*** Opening TEXT ***
I don't know that it would have taught them different values as for whether it was ok or not. This is one area I think we did a really good job with our kids. We taught them it not acceptable to pass judgment on someone based on the color of their skin, their religion, the clothes they wear, their sexual persuasion or a number of other things like that. So far they have not exhibited any negative behaviours in this area so I am proud of this.

Now my spouse and i are parting ways (not over crossdressing at all) and I think the decision not to tell them is fine. Its not like i ever crossdressed around them.


----------



## emily_3383 (Jun 20, 2010)

Great thread!


----------



## Karren (Jun 20, 2010)

Originally Posted by *thekifchicksami* /img/forum/go_quote.gif what happens when your children do find out? you should tell them so they can grow up knowing its ok, rather being in high school and people saying mean thing cause you know how teens can be??
just a thought, but i think its awesome that you are who u are!

We don't tell because that's how my wife wants it and I honor her wishes... And they know who I am.. A loving caring father who would do anything for them.. I always say... Who I am and my happiness is independent of the clothes I wear..


----------



## Annelle (Jun 21, 2010)
*** Closing TEXT ***
## EXERCISE INSTRUCTIONS
A: Can you give the stretch of the forum thread from "Great thread!" through "teens can be??" again, with "high school" changed to "middle school"?
B: Answer these questions about the forum thread:
(i) According to the first post, are the writer and spouse parting ways over crossdressing?
(ii) Who posted "Great thread!"?
(iii) Whose wishes does Karren say are being honored by not telling the children?
C: How would you put this sentence from the forum thread into Spanish: "This is one area I think we did a really good job with our kids."
The items that come next are separate material, unrelated to the forum thread.
*** Opening SOURCE DATA ***
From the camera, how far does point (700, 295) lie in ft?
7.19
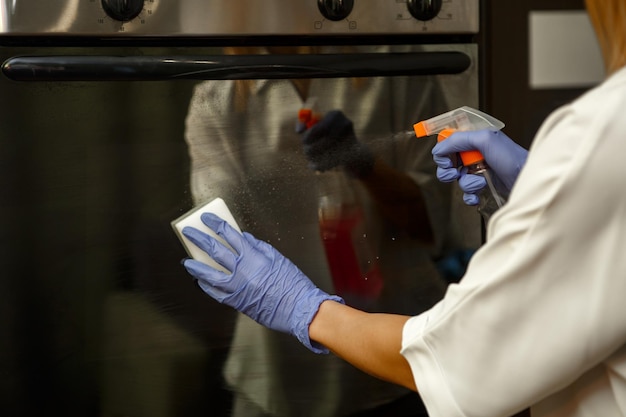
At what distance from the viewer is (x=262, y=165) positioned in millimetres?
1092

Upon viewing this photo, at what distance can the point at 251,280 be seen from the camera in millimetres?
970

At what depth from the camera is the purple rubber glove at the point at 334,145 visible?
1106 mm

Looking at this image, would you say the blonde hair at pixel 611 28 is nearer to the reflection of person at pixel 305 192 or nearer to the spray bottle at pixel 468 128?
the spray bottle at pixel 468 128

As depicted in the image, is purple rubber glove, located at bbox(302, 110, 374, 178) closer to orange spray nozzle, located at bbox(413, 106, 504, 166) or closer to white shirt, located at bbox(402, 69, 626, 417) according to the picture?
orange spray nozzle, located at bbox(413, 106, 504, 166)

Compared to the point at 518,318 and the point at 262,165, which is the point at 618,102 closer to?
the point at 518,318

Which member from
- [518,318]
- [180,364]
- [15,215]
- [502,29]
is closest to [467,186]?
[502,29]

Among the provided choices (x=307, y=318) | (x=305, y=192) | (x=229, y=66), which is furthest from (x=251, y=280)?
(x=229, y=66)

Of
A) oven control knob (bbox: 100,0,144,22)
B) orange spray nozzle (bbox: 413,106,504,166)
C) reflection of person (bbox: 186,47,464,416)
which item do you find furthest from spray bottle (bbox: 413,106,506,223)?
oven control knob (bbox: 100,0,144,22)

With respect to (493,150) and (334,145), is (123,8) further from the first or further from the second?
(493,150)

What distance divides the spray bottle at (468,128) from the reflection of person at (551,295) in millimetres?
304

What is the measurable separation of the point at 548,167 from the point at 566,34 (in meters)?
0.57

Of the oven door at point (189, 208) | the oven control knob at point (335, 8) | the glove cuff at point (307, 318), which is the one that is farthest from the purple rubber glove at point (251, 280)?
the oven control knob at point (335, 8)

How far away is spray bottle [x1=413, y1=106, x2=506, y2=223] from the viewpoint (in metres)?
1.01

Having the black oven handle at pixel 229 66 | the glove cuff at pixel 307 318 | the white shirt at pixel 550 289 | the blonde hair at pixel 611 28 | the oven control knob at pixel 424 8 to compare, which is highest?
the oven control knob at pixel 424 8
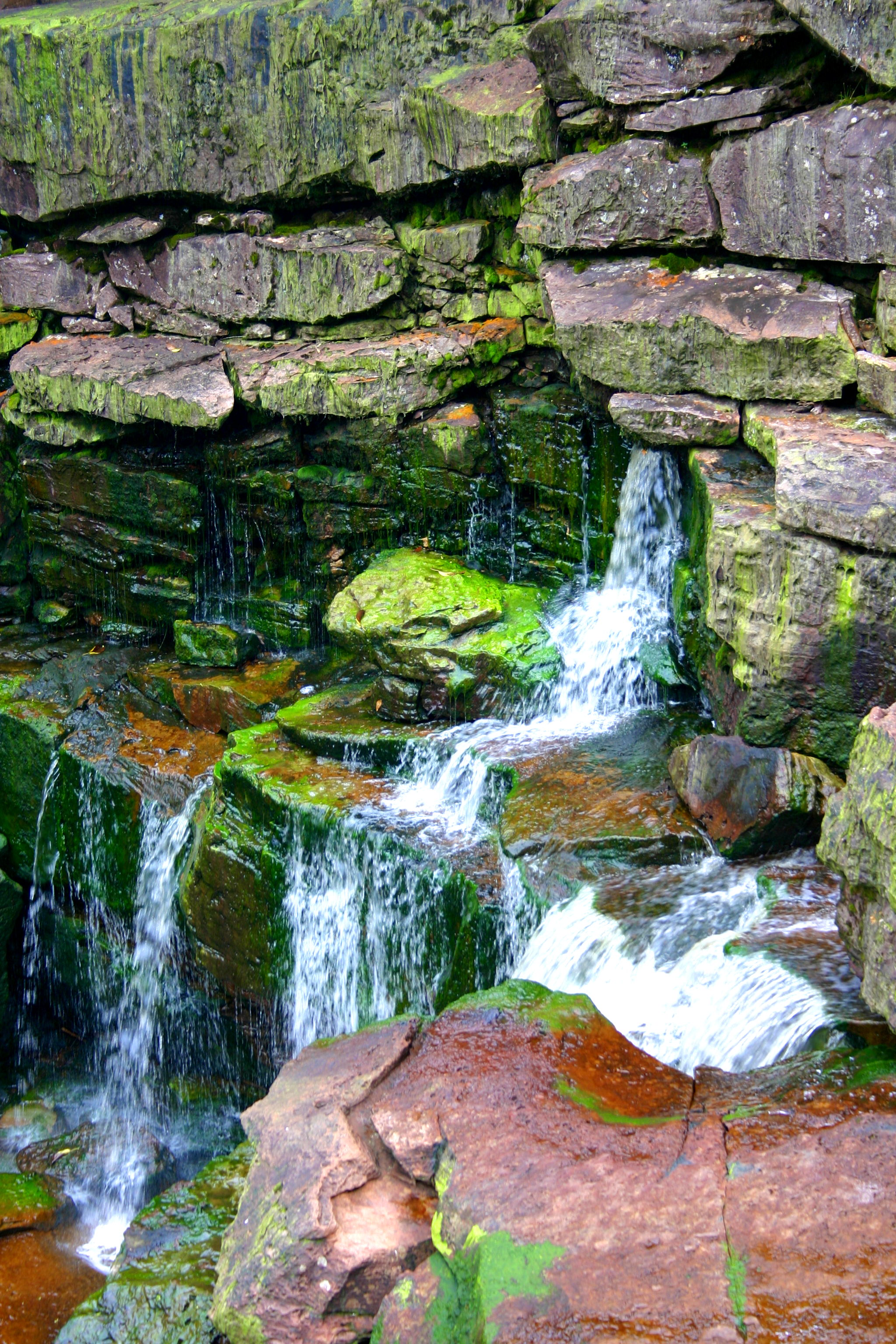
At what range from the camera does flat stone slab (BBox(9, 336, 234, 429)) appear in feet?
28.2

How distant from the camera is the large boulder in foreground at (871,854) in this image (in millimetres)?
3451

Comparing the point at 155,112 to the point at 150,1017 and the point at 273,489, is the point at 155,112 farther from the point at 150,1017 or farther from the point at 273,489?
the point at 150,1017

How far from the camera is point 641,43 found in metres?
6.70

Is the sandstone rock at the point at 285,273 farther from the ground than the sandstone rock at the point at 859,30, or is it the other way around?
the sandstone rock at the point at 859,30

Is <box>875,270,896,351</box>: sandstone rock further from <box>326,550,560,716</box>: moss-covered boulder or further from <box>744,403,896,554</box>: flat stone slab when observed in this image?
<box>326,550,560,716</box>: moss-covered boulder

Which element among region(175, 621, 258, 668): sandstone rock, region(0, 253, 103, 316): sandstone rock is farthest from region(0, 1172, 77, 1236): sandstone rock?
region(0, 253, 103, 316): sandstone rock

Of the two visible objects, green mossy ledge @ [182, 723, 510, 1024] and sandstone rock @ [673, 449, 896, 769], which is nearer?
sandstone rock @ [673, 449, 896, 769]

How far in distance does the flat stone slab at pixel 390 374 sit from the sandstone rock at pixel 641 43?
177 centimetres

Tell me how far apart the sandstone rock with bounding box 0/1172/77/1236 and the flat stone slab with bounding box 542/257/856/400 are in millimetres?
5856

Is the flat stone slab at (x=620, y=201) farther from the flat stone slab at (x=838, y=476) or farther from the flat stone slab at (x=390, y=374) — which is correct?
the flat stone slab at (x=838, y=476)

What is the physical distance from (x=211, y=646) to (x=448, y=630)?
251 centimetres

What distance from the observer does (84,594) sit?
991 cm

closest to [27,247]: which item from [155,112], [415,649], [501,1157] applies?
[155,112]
*** Closing SOURCE DATA ***
*** Opening SOURCE DATA ***
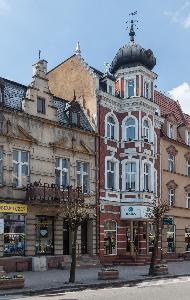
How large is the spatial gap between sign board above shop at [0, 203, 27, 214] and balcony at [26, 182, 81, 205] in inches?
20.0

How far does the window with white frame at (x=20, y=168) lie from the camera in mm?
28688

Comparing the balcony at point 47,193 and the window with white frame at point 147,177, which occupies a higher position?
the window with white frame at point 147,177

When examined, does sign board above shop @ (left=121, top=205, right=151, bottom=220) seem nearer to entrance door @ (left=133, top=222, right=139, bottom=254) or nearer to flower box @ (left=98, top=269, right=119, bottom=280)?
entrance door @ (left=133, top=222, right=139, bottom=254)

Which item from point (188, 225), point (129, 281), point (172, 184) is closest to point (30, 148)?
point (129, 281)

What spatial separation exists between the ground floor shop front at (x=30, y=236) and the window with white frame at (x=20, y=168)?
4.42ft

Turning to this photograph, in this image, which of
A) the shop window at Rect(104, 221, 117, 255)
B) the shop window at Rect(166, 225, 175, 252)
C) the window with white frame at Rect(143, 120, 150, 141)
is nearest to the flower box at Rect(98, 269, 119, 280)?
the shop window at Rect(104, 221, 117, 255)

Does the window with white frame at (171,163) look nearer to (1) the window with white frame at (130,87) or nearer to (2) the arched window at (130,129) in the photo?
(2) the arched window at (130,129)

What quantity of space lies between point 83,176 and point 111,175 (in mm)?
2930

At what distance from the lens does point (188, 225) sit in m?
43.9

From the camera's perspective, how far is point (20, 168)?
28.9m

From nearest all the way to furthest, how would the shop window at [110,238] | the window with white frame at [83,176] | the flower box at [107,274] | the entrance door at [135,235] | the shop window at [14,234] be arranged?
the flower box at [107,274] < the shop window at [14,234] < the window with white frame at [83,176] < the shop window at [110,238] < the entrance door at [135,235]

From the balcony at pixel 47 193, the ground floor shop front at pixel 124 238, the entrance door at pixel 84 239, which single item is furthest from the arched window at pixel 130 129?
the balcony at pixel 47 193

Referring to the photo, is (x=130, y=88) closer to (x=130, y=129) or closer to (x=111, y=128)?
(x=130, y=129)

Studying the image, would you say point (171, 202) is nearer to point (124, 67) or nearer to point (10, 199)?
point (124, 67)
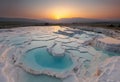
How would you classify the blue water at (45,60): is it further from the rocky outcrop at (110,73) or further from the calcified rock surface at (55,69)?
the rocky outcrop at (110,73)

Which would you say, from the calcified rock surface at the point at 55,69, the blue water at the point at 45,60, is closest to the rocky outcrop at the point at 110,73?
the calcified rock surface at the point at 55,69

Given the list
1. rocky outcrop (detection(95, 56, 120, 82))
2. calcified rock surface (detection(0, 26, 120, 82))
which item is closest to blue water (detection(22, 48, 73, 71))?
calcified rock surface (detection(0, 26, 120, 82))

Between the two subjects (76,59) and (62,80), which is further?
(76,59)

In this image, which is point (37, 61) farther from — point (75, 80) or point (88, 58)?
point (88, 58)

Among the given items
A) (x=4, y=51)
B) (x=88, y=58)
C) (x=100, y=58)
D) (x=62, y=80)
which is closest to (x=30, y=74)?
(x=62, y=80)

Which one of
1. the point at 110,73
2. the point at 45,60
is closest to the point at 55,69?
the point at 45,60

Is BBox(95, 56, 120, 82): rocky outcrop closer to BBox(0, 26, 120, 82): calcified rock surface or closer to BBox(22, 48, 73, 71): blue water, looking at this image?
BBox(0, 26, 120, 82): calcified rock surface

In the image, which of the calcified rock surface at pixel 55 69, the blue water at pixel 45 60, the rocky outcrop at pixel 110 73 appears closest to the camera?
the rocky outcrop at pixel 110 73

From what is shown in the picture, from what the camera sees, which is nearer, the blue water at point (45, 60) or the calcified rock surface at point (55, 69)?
*** Closing SOURCE DATA ***
## PROBLEM SOLUTIONS
A:
Great thread!


----------



## Karren (Jun 20, 2010)

Originally Posted by *thekifchicksami* /img/forum/go_quote.gif what happens when your children do find out? you should tell them so they can grow up knowing its ok, rather being in middle school and people saying mean thing cause you know how teens can be??

B:
(i) No, not over crossdressing at all.
(ii) emily_3383
(iii) Karren's wife's wishes

C: Este es un ámbito en el que creo que hicimos un muy buen trabajo con nuestros hijos.